___ SOURCE DOCUMENT ___
Shop Around

If you are in need of a Family Law attorney, you’re stressed.  Maybe you are getting a divorce; either the divorce you need terribly and RIGHT THIS MINUTE RIGHT NOW TOMORROW, or the divorce is something that is happening to you and that want nothing to do with, thank you very much.  Either way, you face losing the house, half your assets, your health insurance, your family, or all of the above (you stand to lose this whether you desperately want the divorce or not btw).

Or you are hoping to adopt a child that has been living with you for a year and you cannot imagine waking up one day and not having him there at the breakfast table.  Or you’re that child’s mother and you are fighting for your life because DCYF has filed to terminate your parental rights.  Forever.  And you cannot imagine him never coming home.

Or you have suffered domestic violence for much longer than you can remember and have finally had enough.

Or you need child support to make the rent.
___ DATASET EXCERPTS ___
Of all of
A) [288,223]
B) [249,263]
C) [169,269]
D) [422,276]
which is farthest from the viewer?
___
___ DATASET EXCERPTS ___
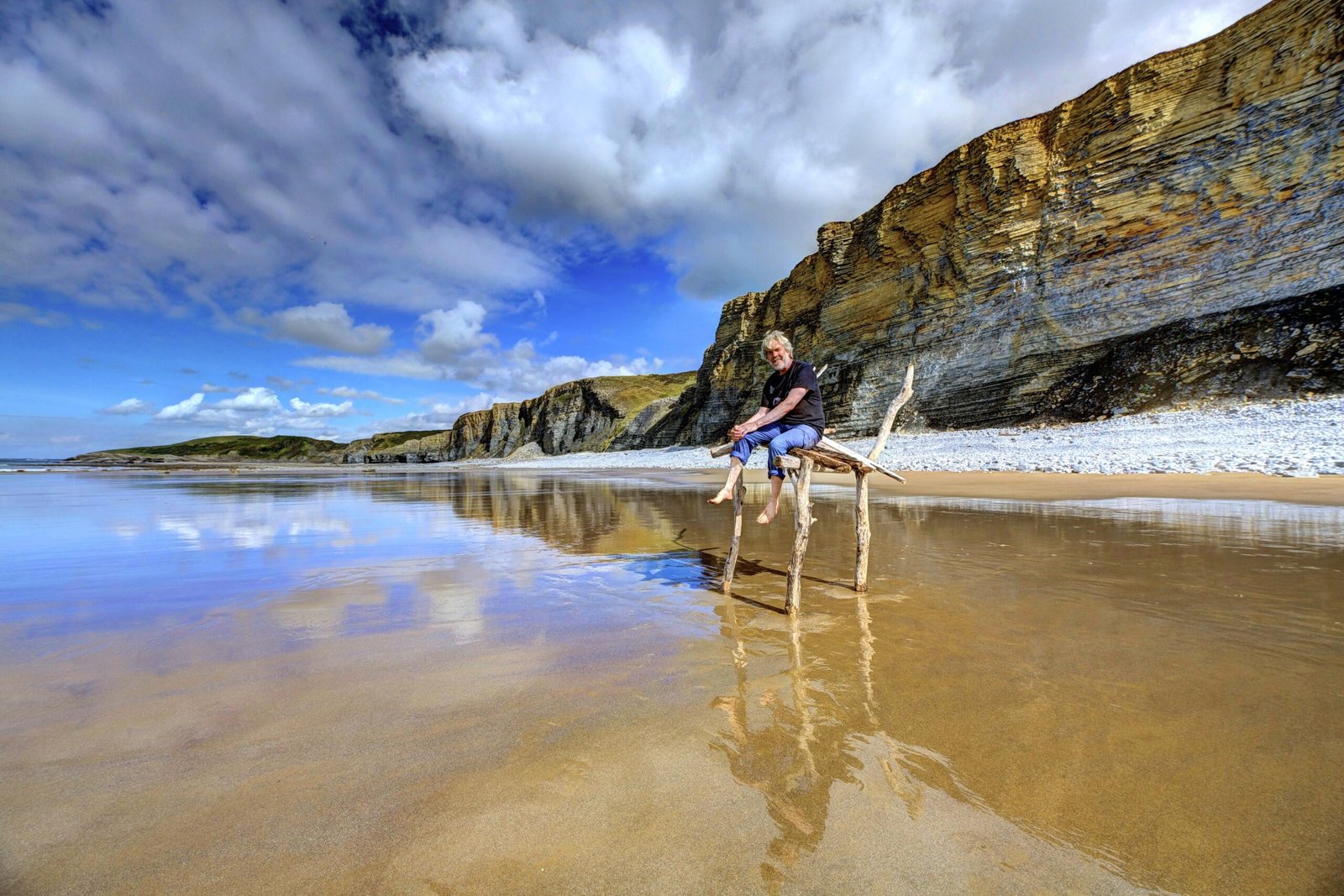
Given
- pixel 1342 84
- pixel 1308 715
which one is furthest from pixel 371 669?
___
* [JOBS]:
(a) From the family law text, list everything the reader is said to face losing in a divorce.
(b) Answer these questions using the family law text:
(i) How long has the child the reader hopes to adopt been living with them?
(ii) Which agency has filed to terminate the mother's parental rights?
(iii) What does the reader need child support for?
(c) Reproduce the family law text from "Shop Around" up to and including "never coming home.".
The records come from a separate source and have no connection to the family law text.

* [TASK-BY-TASK OUTPUTS]:
(a)
the house
half your assets
your health insurance
your family

(b)
(i) A year.
(ii) DCYF.
(iii) To make the rent.

(c)
Shop Around

If you are in need of a Family Law attorney, you’re stressed.  Maybe you are getting a divorce; either the divorce you need terribly and RIGHT THIS MINUTE RIGHT NOW TOMORROW, or the divorce is something that is happening to you and that want nothing to do with, thank you very much.  Either way, you face losing the house, half your assets, your health insurance, your family, or all of the above (you stand to lose this whether you desperately want the divorce or not btw).

Or you are hoping to adopt a child that has been living with you for a year and you cannot imagine waking up one day and not having him there at the breakfast table.  Or you’re that child’s mother and you are fighting for your life because DCYF has filed to terminate your parental rights.  Forever.  And you cannot imagine him never coming home.